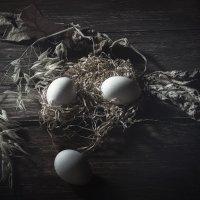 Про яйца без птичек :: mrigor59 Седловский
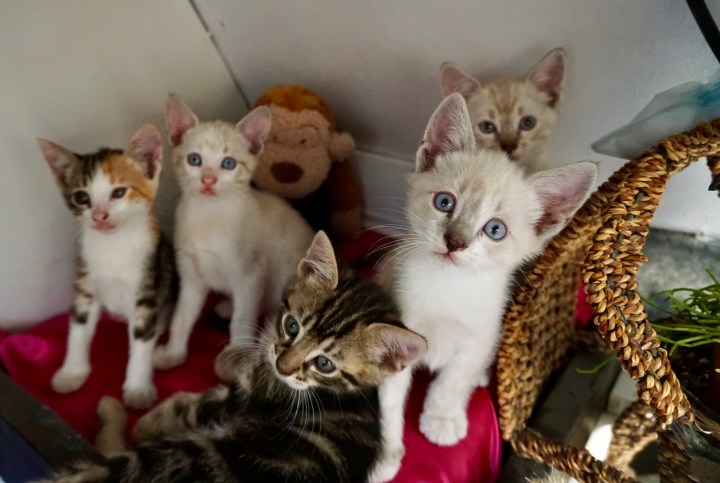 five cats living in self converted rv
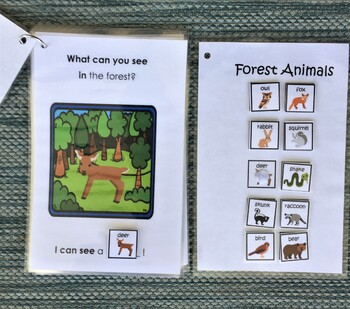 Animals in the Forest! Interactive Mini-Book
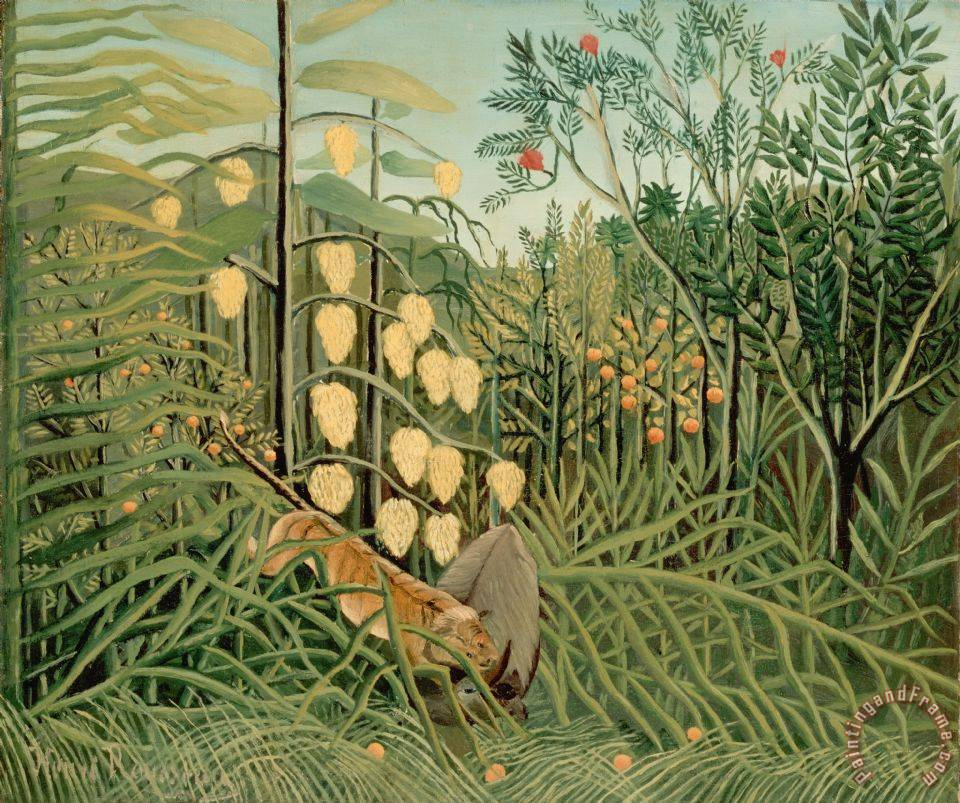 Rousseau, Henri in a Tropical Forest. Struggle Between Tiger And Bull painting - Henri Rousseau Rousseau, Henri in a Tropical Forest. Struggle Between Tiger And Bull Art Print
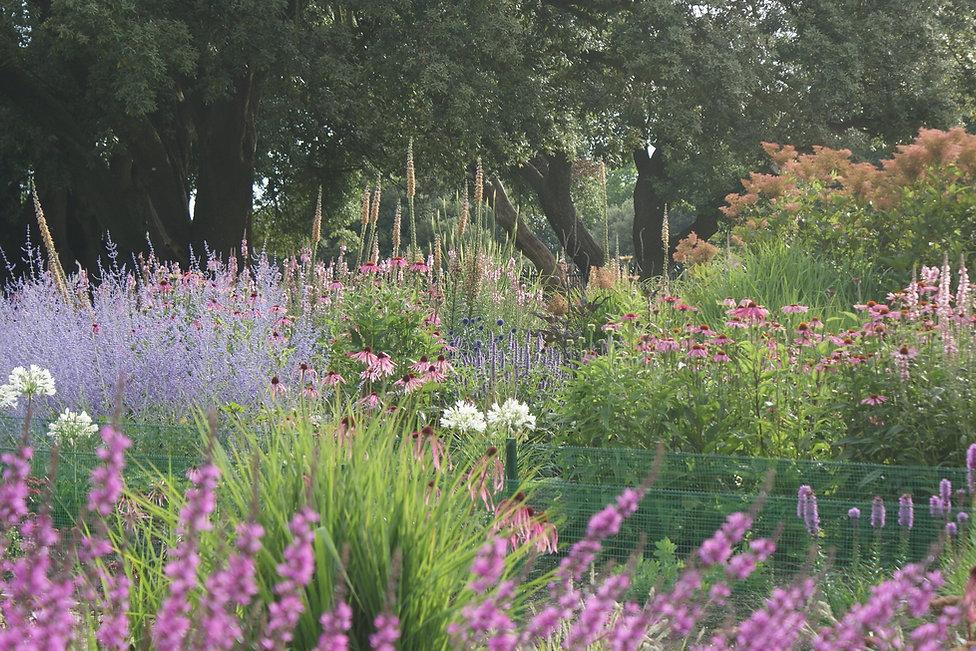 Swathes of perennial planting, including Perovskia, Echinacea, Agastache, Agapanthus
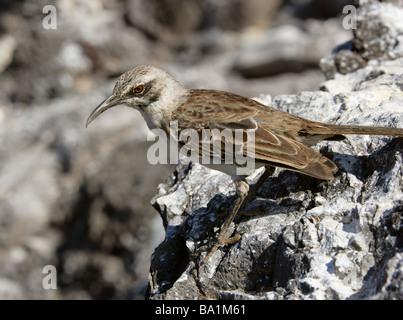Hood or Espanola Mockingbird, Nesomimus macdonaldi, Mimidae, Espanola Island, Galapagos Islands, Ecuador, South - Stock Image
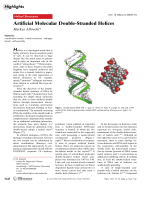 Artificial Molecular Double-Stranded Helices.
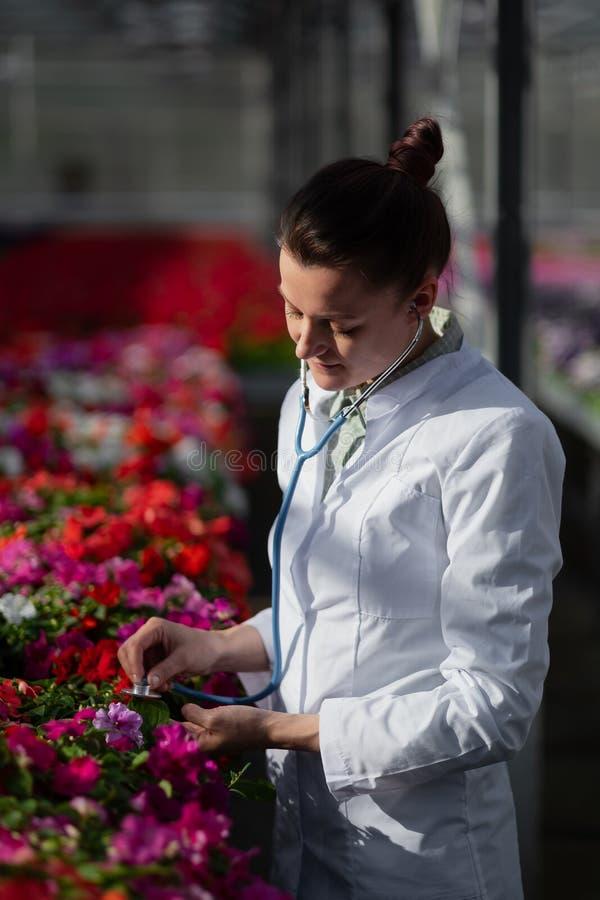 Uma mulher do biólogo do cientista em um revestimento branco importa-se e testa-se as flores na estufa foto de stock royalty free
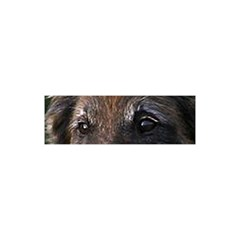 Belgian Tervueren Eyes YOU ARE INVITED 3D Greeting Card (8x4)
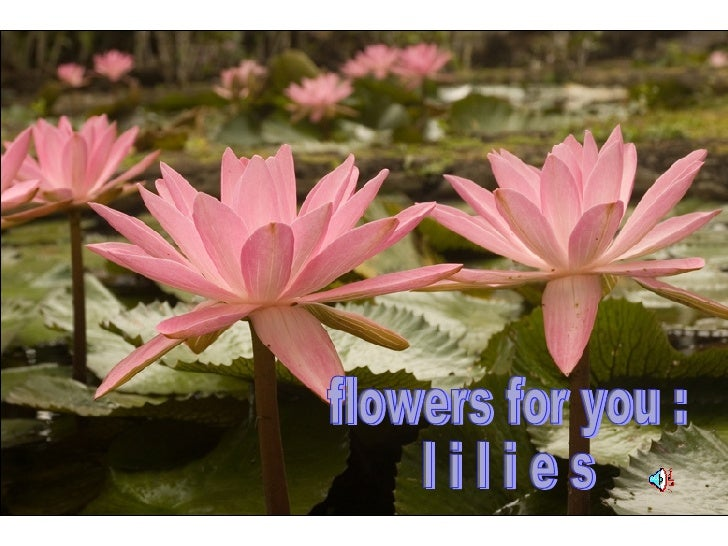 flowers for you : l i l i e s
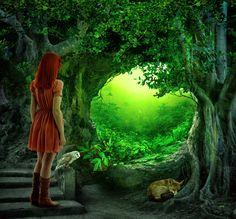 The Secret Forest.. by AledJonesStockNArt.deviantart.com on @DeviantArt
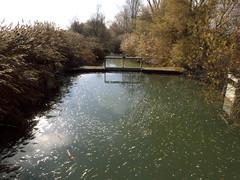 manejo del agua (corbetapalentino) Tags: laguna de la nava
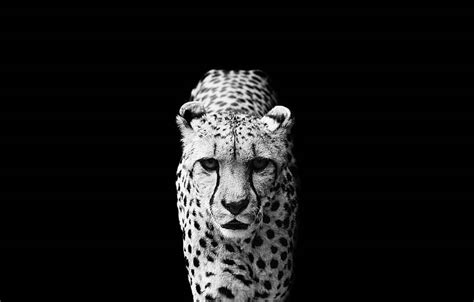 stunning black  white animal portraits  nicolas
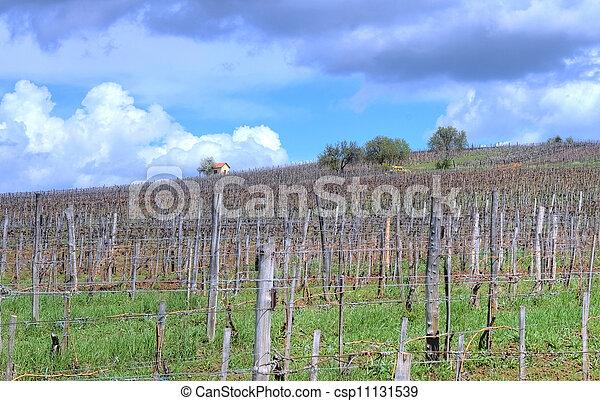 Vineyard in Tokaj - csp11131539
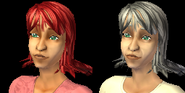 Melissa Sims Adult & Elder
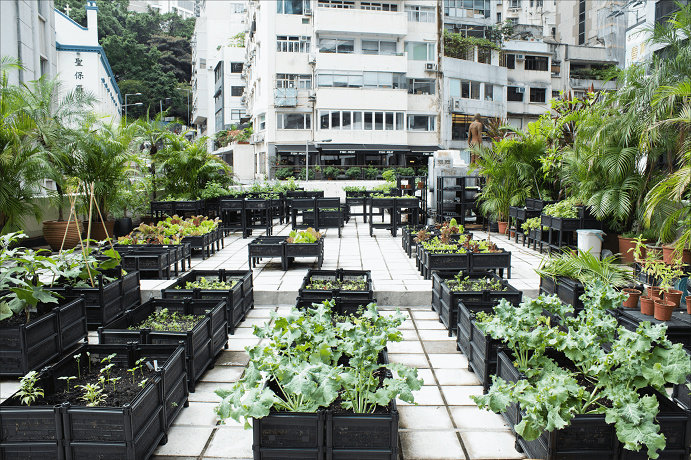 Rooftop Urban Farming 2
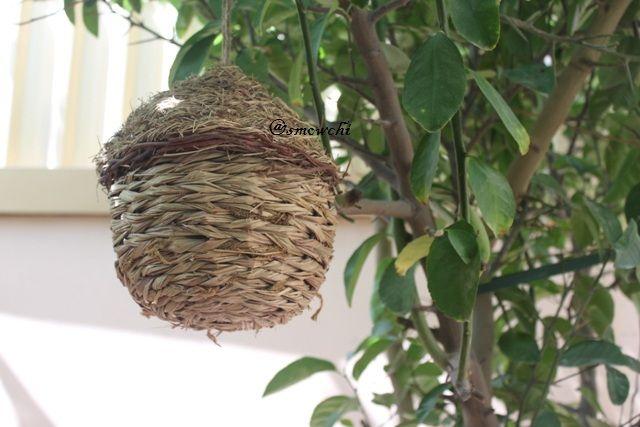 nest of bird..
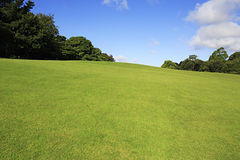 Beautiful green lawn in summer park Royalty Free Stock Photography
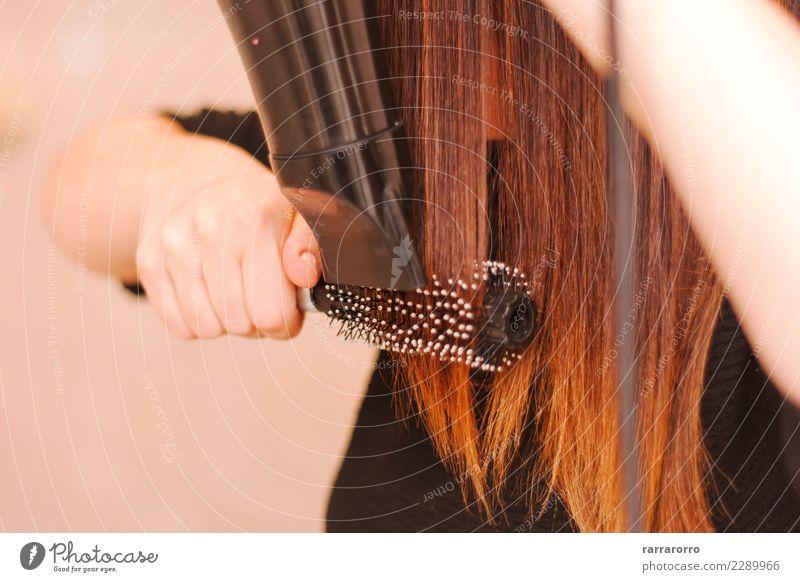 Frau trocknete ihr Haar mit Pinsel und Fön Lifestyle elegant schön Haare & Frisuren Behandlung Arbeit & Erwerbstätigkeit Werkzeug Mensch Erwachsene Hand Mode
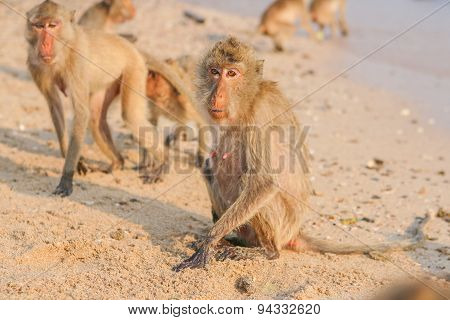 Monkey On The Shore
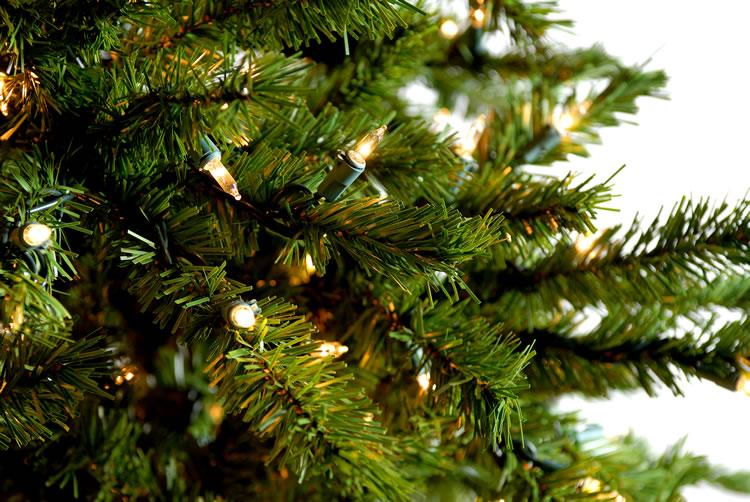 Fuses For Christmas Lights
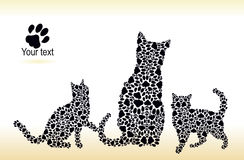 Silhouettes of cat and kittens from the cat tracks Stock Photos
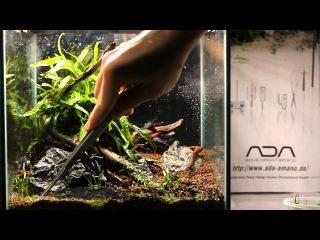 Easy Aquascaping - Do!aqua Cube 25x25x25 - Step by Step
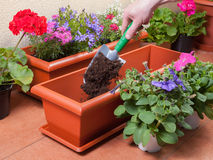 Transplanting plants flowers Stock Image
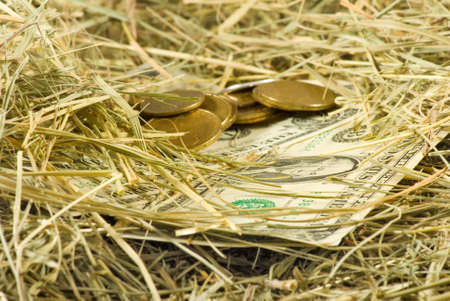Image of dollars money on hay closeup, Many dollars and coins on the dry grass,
■ ■ ■ ■ ■
#### GOAL OF THE EXERCISE
Word for word, give again the lines from the line holding "Silhouettes of cat" through the last line of the material, both included; pictures are not part of the copy.

#### ANSWER BOX
 Silhouettes of cat and kittens from the cat tracks Stock Photos
 Easy Aquascaping - Do!aqua Cube 25x25x25 - Step by Step
 Transplanting plants flowers Stock Image
Image of dollars money on hay closeup, Many dollars and coins on the dry grass,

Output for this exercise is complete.